In Central Europe, in the blessed “revolution of 1989,” the process of liquidating the Soviet Empire began with Poland. A native son, Pope John Paul II, played a key role in overthrowing the “lawfully constituted authorities,” namely the Communist Party leadership headed by President Wojciech Jaruzelski. No one should be very surprised that it was during John Paul’s papacy that the Church indicated five preconditions for “Armed resistance to oppression by political authority” [Catechism of the Catholic Church , sect. 2243 (1994)]. Conditional is as unlike forbidden as charging a toll differs from closing the bridge.
Among the five catechetical preconditions, one applies in a special way to the United States, “all other means of redress have been exhausted.” In 1776, our Founding Fathers exhausted their last option when the King and the British Parliament rejected our overtures for reconciliation by means of compromise. Faced with the choice between resistance or abject submission to usurpation and oppression, they made their stand at Lexington and at the Concord Bridge, where they “fired the shot heard round the world.”
Some 3½ centuries earlier, St. Joan of Arc had fought against a similar occupation of her country by the English. She too had exhausted her peaceful options, as she testified at her trial: “…but as to the English, the peace they need is that they may go away to their own country, to England…. First, I begged them to make peace; and it was only in case they would not make peace that I was ready to fight.”

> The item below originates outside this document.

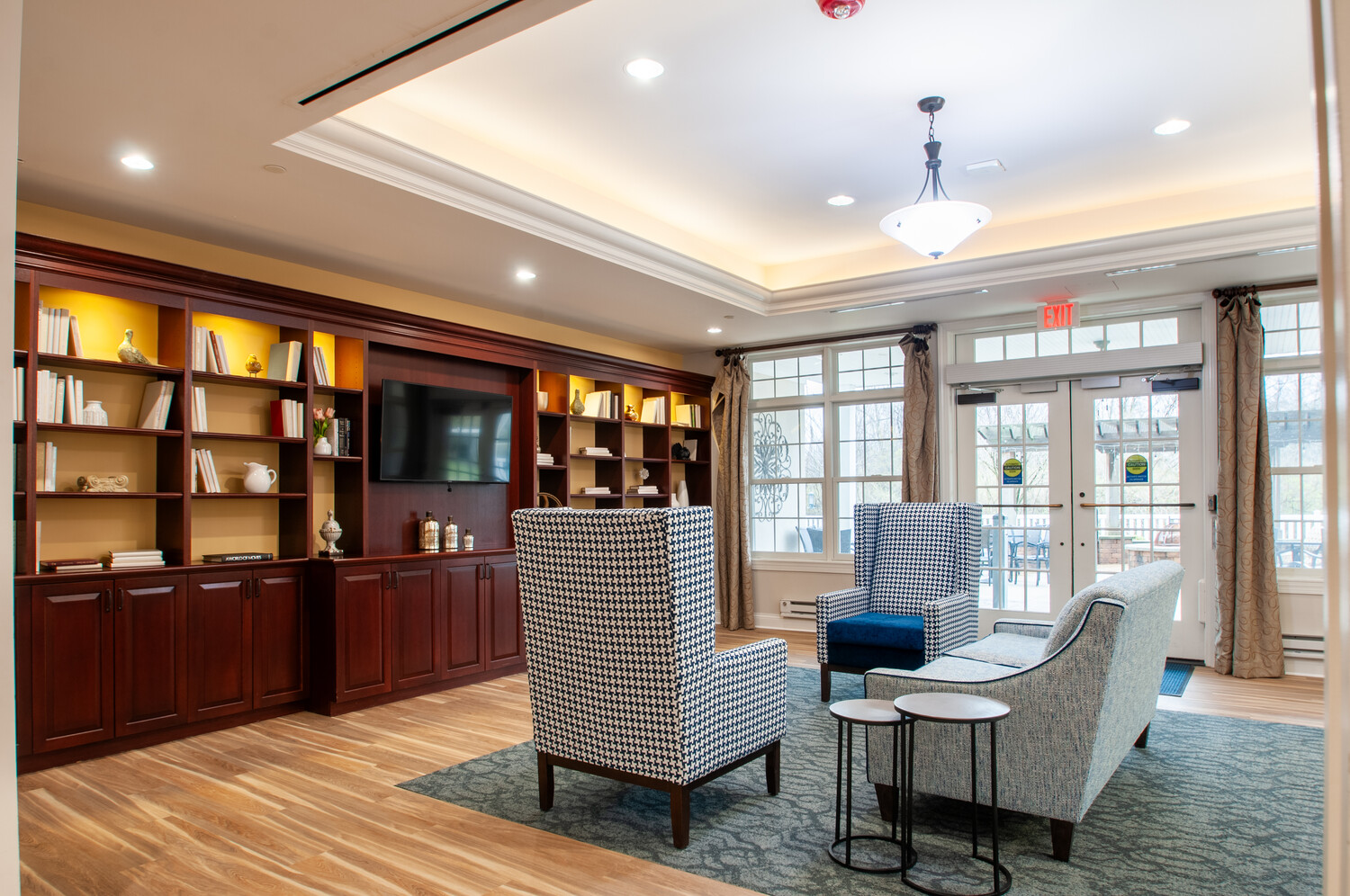 Inviting common area lounge at Arbor Terrace Willistown in West Chester, PA, featuring built-in shelving, comfortable seating, and natural light from large windows.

A millennium previous to the exploits of the Maid of Orleans, Constantine and his fellow Christians had revolted against the pagan government of Rome. In 303 with Christians numbering perhaps ten percent of the population in the Empire, though with a disproportionate influence , the Emperor Diocletian presided over the tenth and most terrible wave of persecution the Roman government had inflicted on followers of the Savior. It was designed to reverse conversions and crush the flourishing religion at every level of society. Diocletian’s policy was reminiscent of the Hellenization program against Jewish society in the days before the Maccabean revolt; except that initially the Maccabees fought back with guerilla tactics, whereas under Constantine Christian forces fought a great pitched battle at the Milvian Bridge, 312 AD.
This bellicose approach was dictated by the lack of any peaceful alternative. “Pray and obey and everything will be ok” was not what nearly three centuries of persecution had taught pious citizens of Rome to see as realistic. Moreover, in Constantine’s day they enjoyed no constitutional option like ours in America, for rule of law did not extent to the top of Rome’s political pyramid, not even in theory. Official state doctrine proclaimed the divinity of the roman emperor. No earthly law could bind his regime. The only ordinance that might depose the divine emperor was military force.
In contrast to imperial Rome, where warlords styled Caesars held sway, in the USA the “supreme law of the land” is the Constitution. By its fifth Article, the written Constitution authorizes the people to conduct an insurgency legally and peacefully through a “convention for proposing Amendments.” A concerted effort for just such an insurgency — an “Insurrection of Suede ” — is also part and parcel of the aforesaid catechetical precondition.
Thus, our moral obligation is this: Exhaust the convention option before escalating the insurgency in the spirit of the Continental Army of our forefathers.